Mild stimulation of the vagus nerve, using an implanted electrode, has shown promising results in the treatment of fibromyalgia. One study with fourteen patients measured significant benefits associated with vagus nerve stimulation; five patients showed therapeutic efficacy of the treatment after three months, and two of those had improved to the point that they no longer met the diagnostic criteria for fibromyalgia. The therapeutic effect seemed to increase over time, with other patients showing marked improvement eight months after cessation of vagus nerve stimulation. (Lange et al.)

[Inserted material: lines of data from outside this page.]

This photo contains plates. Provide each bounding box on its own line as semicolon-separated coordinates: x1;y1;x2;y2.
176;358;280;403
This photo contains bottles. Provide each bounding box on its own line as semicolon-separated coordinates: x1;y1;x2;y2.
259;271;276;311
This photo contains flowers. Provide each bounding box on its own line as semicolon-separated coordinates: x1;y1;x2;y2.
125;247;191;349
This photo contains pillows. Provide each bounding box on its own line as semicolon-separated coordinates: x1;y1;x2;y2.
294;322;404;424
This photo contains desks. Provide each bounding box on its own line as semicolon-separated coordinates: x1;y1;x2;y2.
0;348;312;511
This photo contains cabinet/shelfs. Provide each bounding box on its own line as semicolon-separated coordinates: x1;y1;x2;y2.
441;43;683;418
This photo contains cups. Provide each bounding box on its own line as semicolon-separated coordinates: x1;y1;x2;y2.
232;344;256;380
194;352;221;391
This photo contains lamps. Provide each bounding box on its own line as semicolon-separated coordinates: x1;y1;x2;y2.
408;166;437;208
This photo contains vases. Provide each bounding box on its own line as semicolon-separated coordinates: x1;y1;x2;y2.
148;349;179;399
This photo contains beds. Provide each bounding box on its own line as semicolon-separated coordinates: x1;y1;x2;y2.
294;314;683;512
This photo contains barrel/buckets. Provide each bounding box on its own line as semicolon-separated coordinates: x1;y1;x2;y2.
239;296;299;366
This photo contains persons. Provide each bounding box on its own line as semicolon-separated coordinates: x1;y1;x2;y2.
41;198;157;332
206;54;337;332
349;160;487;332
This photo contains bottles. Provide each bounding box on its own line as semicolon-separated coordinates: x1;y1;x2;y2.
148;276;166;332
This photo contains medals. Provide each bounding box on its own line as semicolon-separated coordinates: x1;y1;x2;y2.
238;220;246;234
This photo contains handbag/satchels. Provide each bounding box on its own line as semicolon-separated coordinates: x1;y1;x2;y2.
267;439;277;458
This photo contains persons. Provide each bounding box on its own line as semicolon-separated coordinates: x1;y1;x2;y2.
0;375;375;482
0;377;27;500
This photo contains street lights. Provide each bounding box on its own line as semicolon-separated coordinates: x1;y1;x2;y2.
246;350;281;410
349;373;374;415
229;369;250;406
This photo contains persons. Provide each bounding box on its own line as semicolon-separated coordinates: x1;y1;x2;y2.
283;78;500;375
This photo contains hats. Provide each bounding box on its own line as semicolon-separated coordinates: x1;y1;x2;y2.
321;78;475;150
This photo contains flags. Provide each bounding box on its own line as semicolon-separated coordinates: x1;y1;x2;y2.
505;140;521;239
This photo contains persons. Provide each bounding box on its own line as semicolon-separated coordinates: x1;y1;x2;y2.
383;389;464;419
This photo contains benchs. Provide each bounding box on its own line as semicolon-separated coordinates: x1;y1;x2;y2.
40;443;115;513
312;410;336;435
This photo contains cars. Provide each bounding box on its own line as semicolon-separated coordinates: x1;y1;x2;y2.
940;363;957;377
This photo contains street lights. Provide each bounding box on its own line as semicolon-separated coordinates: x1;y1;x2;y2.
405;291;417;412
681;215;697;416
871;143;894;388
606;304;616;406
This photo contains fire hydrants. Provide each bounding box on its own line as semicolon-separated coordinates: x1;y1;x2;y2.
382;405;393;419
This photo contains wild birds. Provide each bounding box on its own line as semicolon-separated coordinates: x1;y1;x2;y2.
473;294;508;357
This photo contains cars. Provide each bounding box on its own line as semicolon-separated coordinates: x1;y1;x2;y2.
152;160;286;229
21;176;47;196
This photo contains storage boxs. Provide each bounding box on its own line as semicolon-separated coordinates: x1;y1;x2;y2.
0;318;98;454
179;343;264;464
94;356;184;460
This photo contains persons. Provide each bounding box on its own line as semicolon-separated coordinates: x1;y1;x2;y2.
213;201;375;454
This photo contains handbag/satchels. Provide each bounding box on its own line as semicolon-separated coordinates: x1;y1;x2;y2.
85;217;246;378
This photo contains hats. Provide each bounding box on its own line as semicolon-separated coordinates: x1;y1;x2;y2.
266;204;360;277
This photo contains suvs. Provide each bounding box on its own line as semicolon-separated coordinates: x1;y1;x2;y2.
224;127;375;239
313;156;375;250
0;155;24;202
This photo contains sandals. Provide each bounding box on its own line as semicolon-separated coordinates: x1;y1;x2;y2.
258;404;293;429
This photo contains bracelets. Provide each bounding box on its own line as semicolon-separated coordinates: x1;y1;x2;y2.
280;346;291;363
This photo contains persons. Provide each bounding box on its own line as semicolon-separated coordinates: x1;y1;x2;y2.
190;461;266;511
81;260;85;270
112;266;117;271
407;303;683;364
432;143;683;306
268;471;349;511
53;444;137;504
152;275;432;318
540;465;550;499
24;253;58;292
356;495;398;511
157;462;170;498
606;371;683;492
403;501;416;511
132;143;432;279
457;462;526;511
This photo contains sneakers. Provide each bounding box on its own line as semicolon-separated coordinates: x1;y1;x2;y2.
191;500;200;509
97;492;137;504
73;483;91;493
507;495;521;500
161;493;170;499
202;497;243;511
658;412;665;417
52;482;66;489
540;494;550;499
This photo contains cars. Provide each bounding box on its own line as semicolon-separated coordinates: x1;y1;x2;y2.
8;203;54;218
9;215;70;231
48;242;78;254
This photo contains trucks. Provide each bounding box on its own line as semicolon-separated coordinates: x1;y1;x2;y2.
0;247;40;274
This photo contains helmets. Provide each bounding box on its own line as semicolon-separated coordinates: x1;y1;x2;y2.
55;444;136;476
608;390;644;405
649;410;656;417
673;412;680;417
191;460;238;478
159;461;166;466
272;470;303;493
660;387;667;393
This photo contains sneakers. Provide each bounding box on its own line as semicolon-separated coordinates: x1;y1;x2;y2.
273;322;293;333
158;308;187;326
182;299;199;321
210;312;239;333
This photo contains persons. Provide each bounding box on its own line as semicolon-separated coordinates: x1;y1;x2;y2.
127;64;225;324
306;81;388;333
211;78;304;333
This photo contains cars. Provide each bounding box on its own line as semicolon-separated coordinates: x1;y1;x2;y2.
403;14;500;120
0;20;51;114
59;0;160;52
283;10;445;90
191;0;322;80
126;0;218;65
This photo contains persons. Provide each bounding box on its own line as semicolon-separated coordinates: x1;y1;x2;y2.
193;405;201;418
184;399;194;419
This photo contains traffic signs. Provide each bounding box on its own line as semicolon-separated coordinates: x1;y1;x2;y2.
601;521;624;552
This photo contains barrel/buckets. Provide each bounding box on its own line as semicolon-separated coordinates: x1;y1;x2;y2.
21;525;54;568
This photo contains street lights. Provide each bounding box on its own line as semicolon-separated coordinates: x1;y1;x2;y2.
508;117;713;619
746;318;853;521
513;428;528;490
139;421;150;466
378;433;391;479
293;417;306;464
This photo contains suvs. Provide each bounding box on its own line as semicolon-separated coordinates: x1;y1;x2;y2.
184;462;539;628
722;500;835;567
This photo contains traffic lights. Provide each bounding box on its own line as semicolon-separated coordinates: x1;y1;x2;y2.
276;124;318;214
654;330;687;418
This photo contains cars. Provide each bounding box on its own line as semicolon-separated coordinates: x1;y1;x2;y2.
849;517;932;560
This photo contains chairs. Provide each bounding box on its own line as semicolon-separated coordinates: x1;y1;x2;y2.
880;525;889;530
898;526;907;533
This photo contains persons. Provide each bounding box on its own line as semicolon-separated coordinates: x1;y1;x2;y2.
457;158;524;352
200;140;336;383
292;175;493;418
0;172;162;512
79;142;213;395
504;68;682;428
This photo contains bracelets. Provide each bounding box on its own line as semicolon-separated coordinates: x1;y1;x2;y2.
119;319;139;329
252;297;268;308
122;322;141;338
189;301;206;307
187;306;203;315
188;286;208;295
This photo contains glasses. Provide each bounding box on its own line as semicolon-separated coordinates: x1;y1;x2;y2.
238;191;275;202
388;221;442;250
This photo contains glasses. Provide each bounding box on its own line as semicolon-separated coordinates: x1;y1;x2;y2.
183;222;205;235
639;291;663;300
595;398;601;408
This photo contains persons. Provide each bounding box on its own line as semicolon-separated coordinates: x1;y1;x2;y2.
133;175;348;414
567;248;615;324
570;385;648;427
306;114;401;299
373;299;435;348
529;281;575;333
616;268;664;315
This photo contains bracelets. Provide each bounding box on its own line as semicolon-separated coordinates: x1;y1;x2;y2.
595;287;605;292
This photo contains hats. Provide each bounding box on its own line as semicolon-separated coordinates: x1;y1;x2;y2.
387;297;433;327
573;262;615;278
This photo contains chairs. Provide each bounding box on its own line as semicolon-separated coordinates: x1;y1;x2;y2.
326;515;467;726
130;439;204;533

The physiological basis for the efficacy of vagus nerve stimulation likely does not involve adding additional stimulation to the afferent pathways into the brain, since those pathways are likely undergoing hyperactivation due to inflammatory conditions in the gut. Instead, vagus nerve stimulation likely involves activation of the efferent pathways of the vagus nerve. The vagus nerve, being a branch of the parasympathetic nervous system, stimulates intestinal motility. Electrical stimulation of the vagus nerve should therefore reduce gut spasms, and help move material through the intestines. Once the gut is functioning properly, the enteric nervous system should be able to take over, leading to slow improvement over time.
Exercise remains one of the most consistent and powerful forms of treatment for fibromyalgia. (Ader) Physiologically, exercise lowers stress hormone levels, and reduces inflammation. Lowering stress hormone levels should lower the glucocorticoid neurotoxicity in the hippocampus, allowing it to slowly regain normal function. This should result in a slow diminishing of “fibro-fog.” Reducing overall inflammation should decrease the inflammatory afferent activity in the vagus nerve. In turn, this should reduce activation of the habenula, thereby decreasing inhibition of serotonin and dopamine production in the brain.